“This standard specifies a syntax for text messages that are sent
between computer users, within the framework of 'electronic mail’ messages. This standard supersedes the one specified in Request For
Comments (RFC) 822, “Standard for the Format of ARPA Internet Text
Messages”, updating it to reflect current practice and incorporating
incremental changes that were specified in other RFCs…”
7231 obsoleted 2616 but that’s not the point. Esi uses 2822 - this in fact is correct with 7231 which de facto allows any format, but prefers a subset of 5322. You just need to deal with it.
I also believe it was a bug, but please, next time you get such problem, you’d better report it on github instead of the forum, it will be fixed faster
I think what you state is wrong: rfc 7231 allows format from rfc5322 (what they call the “prefered format”) and obsolete format from RFC 850 and from asctime, but that’s all.

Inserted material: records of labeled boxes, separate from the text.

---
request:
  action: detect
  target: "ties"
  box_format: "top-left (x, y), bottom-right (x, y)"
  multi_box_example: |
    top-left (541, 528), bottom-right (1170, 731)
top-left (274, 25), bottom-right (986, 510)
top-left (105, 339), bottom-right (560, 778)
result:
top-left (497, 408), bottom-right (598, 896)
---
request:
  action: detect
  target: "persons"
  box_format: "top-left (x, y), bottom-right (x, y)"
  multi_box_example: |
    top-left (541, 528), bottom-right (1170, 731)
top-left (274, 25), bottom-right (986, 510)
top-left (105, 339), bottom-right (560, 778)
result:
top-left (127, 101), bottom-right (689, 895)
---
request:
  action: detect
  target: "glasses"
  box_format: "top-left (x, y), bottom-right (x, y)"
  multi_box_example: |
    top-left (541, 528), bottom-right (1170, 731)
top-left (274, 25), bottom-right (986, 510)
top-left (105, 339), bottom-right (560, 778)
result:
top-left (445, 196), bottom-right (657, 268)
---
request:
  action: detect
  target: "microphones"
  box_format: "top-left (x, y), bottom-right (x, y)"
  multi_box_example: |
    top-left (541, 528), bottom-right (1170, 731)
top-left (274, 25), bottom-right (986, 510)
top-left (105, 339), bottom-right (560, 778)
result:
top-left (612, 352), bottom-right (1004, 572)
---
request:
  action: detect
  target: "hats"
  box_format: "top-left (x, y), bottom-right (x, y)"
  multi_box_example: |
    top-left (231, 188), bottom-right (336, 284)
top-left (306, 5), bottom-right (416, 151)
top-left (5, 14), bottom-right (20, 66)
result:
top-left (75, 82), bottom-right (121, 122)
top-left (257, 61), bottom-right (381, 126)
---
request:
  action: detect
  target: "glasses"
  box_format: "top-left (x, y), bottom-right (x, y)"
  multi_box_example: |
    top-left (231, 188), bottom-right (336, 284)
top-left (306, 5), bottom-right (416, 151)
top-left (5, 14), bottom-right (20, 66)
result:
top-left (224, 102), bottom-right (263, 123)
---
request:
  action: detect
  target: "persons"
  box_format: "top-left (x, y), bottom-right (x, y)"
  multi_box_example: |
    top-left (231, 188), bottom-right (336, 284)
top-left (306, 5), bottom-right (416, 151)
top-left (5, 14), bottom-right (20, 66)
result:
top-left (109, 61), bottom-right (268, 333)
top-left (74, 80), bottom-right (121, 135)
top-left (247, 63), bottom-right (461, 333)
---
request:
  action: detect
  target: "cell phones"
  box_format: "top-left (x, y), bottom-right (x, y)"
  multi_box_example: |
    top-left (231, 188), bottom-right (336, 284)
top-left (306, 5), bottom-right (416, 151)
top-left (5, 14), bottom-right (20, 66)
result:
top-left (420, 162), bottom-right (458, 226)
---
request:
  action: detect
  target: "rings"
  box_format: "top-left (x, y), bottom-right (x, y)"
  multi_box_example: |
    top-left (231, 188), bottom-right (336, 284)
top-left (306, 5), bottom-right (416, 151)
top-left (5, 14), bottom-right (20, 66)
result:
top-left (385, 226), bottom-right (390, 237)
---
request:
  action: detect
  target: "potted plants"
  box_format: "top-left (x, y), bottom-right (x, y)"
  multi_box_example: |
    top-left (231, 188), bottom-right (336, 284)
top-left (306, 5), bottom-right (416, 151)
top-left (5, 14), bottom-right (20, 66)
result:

It doesn’t allow “any” format, actually it says the contrary:
A recipient that parses a timestamp value in an HTTP header field
MUST accept all three HTTP-date formats. When a sender generates a
header field that contains one or more timestamps defined as
HTTP-date, the sender MUST generate those timestamps in the
IMF-fixdate format.
But anyway, it’s looks like it’s fixed, so it doesn’t matter
Well, if you want a full investigation then here you go
5322 is a newer version of 2822, but the date/time format is the same. If we then get to 7231, we can see:
Recipients of timestamp values are encouraged to be robust in parsing
timestamps unless otherwise restricted by the field definition. For
example, messages are occasionally forwarded over HTTP from a
non-HTTP source that might generate any of the date and time
specifications defined by the Internet Message Format.
Translation: the format can be anything than the preferred one - deal with it.